The boat was fascinating but less exciting than we had hoped. There are two versions of this tour; the original glass-bottom boats and another they call a submarine. The former is open to the sky and looks down through the hull. In the latter version of the ride, you climb into a tube, sit, and look through windows along the side. The sub never submerges. Since it’s dark inside the sub, you can see better through the dirty windows. After everyone is loaded, the sub (ours was painted yellow, of course) motors to a small bay south of the main Avalon harbor, where the crew tosses food into the water. The food attracts so many fish that they cover the windows. It’s cool, except their advertisements hint that you might see marine mammals, sharks, or mermaids. Chances are that you’ll only see the locals. We thought it was a fun hour-long boat ride through the kelp forest.
The ridgeline jeep tour was our only chance to see other parts of the island. On these tours, they load 4 to 8 people in the back of an open Hummer and drive the dirt roads along the mountain ridges. I suppose you could walk or bike around the locked gates, but that’s exercise. It was foggy during our trip, so we didn’t enjoy any grand vistas possible from the mountain tops. There were times when we saw the city below and caught a glimpse of an empty west-coast bay through the damp mist. One of the tricks the guides routinely pull on the unsuspecting tourists is to stop at a steep fire break that crosses the ridgeline. After explaining how firefighters built the gap to slow spreading wildfires, the driver shifts the Hummer into low range and begins to drive up the steep ridge until the passengers all scream for him to stop. But, after riding with Fred in the San Juan Mountains, I’ve done worse. The highlight of our ride was the ‘puppy’ our guide—Chief— spotted napping in the tall golden grass. Chief stopped the Hummer and got him to sit up so we could take Mike’s picture.
Another thing we considered—but ruled out—was hiring a fishing charter. The captains claim that there are some nice fish to be caught off the island’s west side. In Avalon, you’ll see people carrying fishing gear, so there must be some truth to their claims. Some locals will go to the pier’s end in the mornings and fish for shad and other bait fish.
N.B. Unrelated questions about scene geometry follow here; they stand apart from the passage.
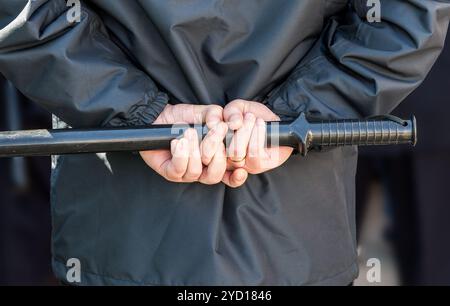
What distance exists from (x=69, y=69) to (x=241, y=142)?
1.08ft

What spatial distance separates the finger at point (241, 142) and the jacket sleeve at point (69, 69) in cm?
18

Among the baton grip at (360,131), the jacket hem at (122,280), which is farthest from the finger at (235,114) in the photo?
the jacket hem at (122,280)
Then they head for deeper water in boats and fish for big trophies. That brings us to this week’s picture that I call Pete. Pete was an opportunistic brown pelican perched on the pier railing waiting for one of the anglers to drop their catch. Why plunge into the cold ocean for lunch when someone brings it to you? He must be used to people because he let me get this close-up shot without flinching. He was content sitting there until a young girl tried to touch his feathers. That was a step too far. We watch Pete drop 20 feet to the water and skim along the blue surface. Without flapping his broad wings, he picked up speed, then circled overhead the girl and her father walking hand in hand along the boardwalk, and then he expressed his displeasure—splat.